| READING TEXT |
· · · · ·

Kudos and appreciation for the thought and detail in this post, but... my read is "change everything that keeps you from assembling an optimized mega for any build." Or "take away every limitation that isn't all-but-perma powers of steadily increasing strength."

 

Maybe I misread.

 

I mean, look, there's a balance here.  I'm absolutely here for a power fantasy of a superhero game, and the whole early modus of "a hero should be balanced against three minions" is dumb and bad.  But on the other hand, there's no actual game if the deal is that you get "invulnerable to all harm," "instakill anyone I attack," and "travel anywhere instantly" at first level.  We gotta find some kind of middle ground.

· · · · ·

| SUPPLIED RECORDS |
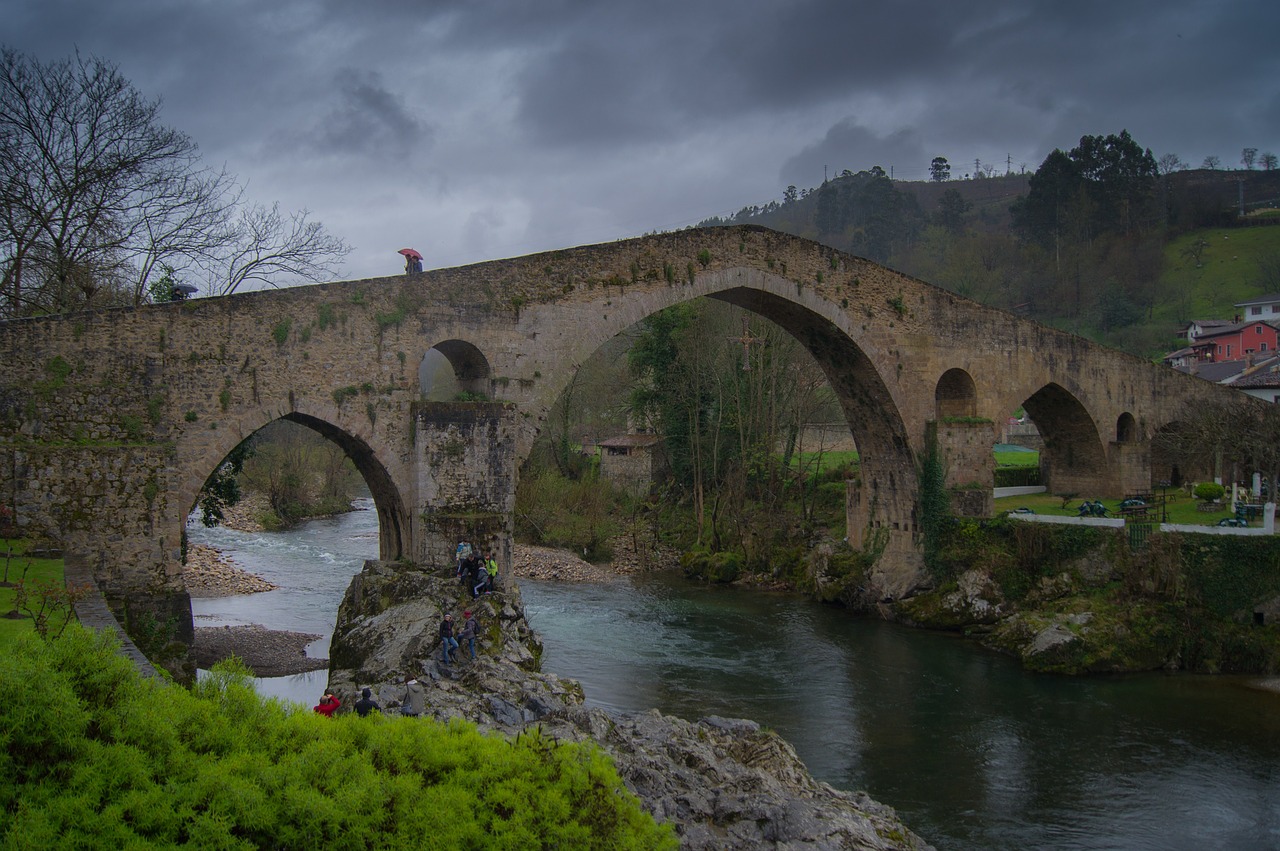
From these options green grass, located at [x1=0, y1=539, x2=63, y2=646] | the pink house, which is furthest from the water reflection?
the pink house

· · · · ·

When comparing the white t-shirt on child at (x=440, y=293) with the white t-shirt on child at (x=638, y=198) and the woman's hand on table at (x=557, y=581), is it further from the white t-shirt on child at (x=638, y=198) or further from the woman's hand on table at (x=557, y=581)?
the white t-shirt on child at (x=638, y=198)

· · · · ·

| YOUR TASKS |
**1)** In the post on superhero game balance, copy the passage that begins at the words "Kudos and appreciation" and stops after "Maybe I misread.".
**2)** List the three abilities that the post on superhero game balance says would leave no actual game if a character received them at first level.
**3)** Pick up the post on superhero game balance from where it stops and write what comes next.

| RESULTS FOR EACH TASK |
**1)**
Kudos and appreciation for the thought and detail in this post, but... my read is "change everything that keeps you from assembling an optimized mega for any build." Or "take away every limitation that isn't all-but-perma powers of steadily increasing strength."

 

Maybe I misread.

**2)**
invulnerable to all harm
instakill anyone I attack
travel anywhere instantly

**3)**
The way that CoH was as of whatever, about two years ago, was that a well-built level 50+3 character was so strong that it could solo all content, and high-end teams were basically a eight different people going off in all directions and speedrunning objectives.  ATs like Defender were pretty superfluous, and those high-end builds all looked pretty similar to each other.  The response to that has been the introduction of content that has ludicrous counters to Defense in particular (I believe that it is a case that if you bring a character into 4-star hard mode content who is at 45% defense to all positionals and all types, every enemy on the map will have a 95% chance to hit you with every attack.  That is, you get literally no mitigation from soft-capped defense without additional buffs on top).  I don't think that's the best meta we can get if we give ourselves the freedom to imagine a place where we're starting over and building up from scratch.

 

My vision is that there's some rough power-level that's maximally attainable, call it X, and:

 

1.  There are several different ways to get your character to roughly X.  It's not just Defense + Recharge.  We want there to be diversity in people who are at power level X.  Now, there's always going to be a best, it's impossible to have a perfectly balanced meta, but the gulf between the best and the second and third and fourth best should be relatively narrow.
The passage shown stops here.